— start Reading passage —

# The REAL Story of Karate



## Historyofkarate (Apr 9, 2016)

The Karate Tapestry – Chapter 3 By Robert Hunt

  There's a beginning somewhere. We seek it out, like Paul Harvey used to say, for "the rest of the story". Of course, there is no real beginning, just the hazy starting place we choose. But, we want to understand it as far in the past as possible. … Continue Reading ›› There’s a Beginning Somewhere


----------



## punisher73 (Apr 13, 2016)

Very good article.  Thanks for posting


----------



## hoshin1600 (Apr 13, 2016)

Historyofkarate said:


> Chapter 3 By Robert Hunt



Question ...are you Mr.Hunt or are you just posting something written by him?


----------



## Buka (Apr 13, 2016)

......and welcome to MT.


----------



## octavianulici (Aug 26, 2016)

— end Reading passage —
— start Extracted entries —

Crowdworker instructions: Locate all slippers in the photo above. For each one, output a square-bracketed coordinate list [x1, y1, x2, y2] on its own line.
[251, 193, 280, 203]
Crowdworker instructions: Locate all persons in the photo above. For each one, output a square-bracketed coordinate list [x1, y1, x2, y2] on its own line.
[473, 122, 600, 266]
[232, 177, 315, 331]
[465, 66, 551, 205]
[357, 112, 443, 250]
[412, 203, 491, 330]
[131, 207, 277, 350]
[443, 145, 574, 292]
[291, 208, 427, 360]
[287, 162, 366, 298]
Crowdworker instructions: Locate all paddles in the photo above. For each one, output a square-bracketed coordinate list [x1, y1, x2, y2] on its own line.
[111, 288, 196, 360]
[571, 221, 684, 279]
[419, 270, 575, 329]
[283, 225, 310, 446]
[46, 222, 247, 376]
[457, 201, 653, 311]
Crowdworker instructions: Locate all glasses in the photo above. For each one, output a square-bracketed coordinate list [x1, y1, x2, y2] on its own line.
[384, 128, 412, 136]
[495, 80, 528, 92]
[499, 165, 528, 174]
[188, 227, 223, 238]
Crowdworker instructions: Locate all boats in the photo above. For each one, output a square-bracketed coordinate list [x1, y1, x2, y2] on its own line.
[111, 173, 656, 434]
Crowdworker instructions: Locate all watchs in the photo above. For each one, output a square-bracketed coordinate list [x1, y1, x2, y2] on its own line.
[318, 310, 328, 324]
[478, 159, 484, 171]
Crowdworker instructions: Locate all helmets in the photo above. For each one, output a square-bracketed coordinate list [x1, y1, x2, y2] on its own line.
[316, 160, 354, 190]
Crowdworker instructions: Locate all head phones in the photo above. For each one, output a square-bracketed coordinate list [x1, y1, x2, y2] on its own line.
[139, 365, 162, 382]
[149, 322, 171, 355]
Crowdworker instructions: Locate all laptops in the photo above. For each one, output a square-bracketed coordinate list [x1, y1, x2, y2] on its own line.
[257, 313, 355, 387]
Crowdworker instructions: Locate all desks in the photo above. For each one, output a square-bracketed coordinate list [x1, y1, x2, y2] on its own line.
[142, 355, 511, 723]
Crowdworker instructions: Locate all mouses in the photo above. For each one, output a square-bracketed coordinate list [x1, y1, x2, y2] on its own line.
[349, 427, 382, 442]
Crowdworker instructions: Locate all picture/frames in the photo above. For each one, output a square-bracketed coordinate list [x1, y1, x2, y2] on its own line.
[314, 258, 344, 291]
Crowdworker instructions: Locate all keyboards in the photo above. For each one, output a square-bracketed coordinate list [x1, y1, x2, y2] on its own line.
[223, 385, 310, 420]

— end Extracted entries —

* Problems to solve
a) In the karate thread, who wrote Chapter 3 of The Karate Tapestry?
b) Write out the stretch of the karate thread from "## hoshin1600 (Apr" through "written by him?".
c) Carry the karate thread on from its last line.
The data is separate material, unrelated to the karate thread.

* Outputs
a) Robert Hunt

b)
## hoshin1600 (Apr 13, 2016)

Historyofkarate said:


> Chapter 3 By Robert Hunt



Question ...are you Mr.Hunt or are you just posting something written by him?

c)
I have identified the source of common methods of martial arts called Indo-European period in about 6000 years ago. For this, we compared the original styles, Pancratiu and jujitsu, mainly. I noticed that the two martial arts have many common techniques. I write a book: "MARTIAL ARTS: The first began. Very Short Introduction.

brief introduction. "(Translation is mine and does not guarantee accuracy for English). Watch: Google Play or Amazon.com. If you are interested in the topic, you can contact me. (octavianulici@gmail.com)


----------



## TimoS (Aug 26, 2016)

How can you compare to Pankration (which is what I think you mean by Pancratiu) when it hasn't existed for ages? Also, compared to which jujutsu style? There probably never was just one style of jujutsu that all others have split from and even if there was, how do you know it's still the same now as it was way back centuries ago.


----------



## octavianulici (Aug 26, 2016)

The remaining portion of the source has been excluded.